— Given text —
Thanks Jan :-)

I love the idea of a dev-docs/deprecation.adoc, perhaps generalized to
backwards compatibility in general.

On Wed, Nov 5, 2025 at 9:14 AM Jan Høydahl <[email protected]> wrote:

> Hi,
>
> I think it boils down to this:
> David has stepped up and done a tremendous job in improving SolrJ, and
> gets to choose how.
> We as spectators should applaude, not bike shed.
>
> Bravo David!
>
> The general discussion about when/how to @Deprecate, javadoc @deprecate,
> shim, update ref-guide release-notes, add/remove @lucene.experimental etc
> is an interesting discussion, and is perhaps better had in a dedicated PR
> on a new dev-docs/deprecation.adoc document?
>
> Jan
>
> > 5. nov. 2025 kl. 14:39 skrev Gus Heck <[email protected]>:
> >
> > I think there may have been a misreading of my last message. I'm not
> > advocating that we should shim everything, my point is that deprecation
> as
> > a concept implies the existence of an alternative. Deprecation indicates
> > there is an action that the developer can take. I don't think we need
> > "deprecation" for every little API change. If we know something is going
> to
> > change and want to warn folks in advance we can mark it "@Unstable" or
> > "@Changing" or something like that (think of it as a sort of reversion to
> > @Experimental?). But we shouldn't be using "@Deprecated" (which creates
> IDE
> > warnings and invokes IT Policy) unless we are releasing an alternative
> > concurrently, or the functionality is disappearing entirely. In
> > every case @deprecated javadoc tag (or equivalent annotation/comment/etc)

— Data provided —
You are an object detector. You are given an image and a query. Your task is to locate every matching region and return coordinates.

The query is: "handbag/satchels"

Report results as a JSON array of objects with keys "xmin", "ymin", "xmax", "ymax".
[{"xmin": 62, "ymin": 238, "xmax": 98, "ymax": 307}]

— Exercise task A —
Reproduce the email thread between "I love the idea" and "to choose how.", inclusive.
— Exercise task B —
In the email thread, Jan mentions a general discussion. List each topic he names as part of that discussion.

— Task response A —
I love the idea of a dev-docs/deprecation.adoc, perhaps generalized to
backwards compatibility in general.

On Wed, Nov 5, 2025 at 9:14 AM Jan Høydahl <[email protected]> wrote:

> Hi,
>
> I think it boils down to this:
> David has stepped up and done a tremendous job in improving SolrJ, and
> gets to choose how.

— Task response B —
- when/how to @Deprecate
- javadoc @deprecate
- shim
- update ref-guide release-notes
- add/remove @lucene.experimental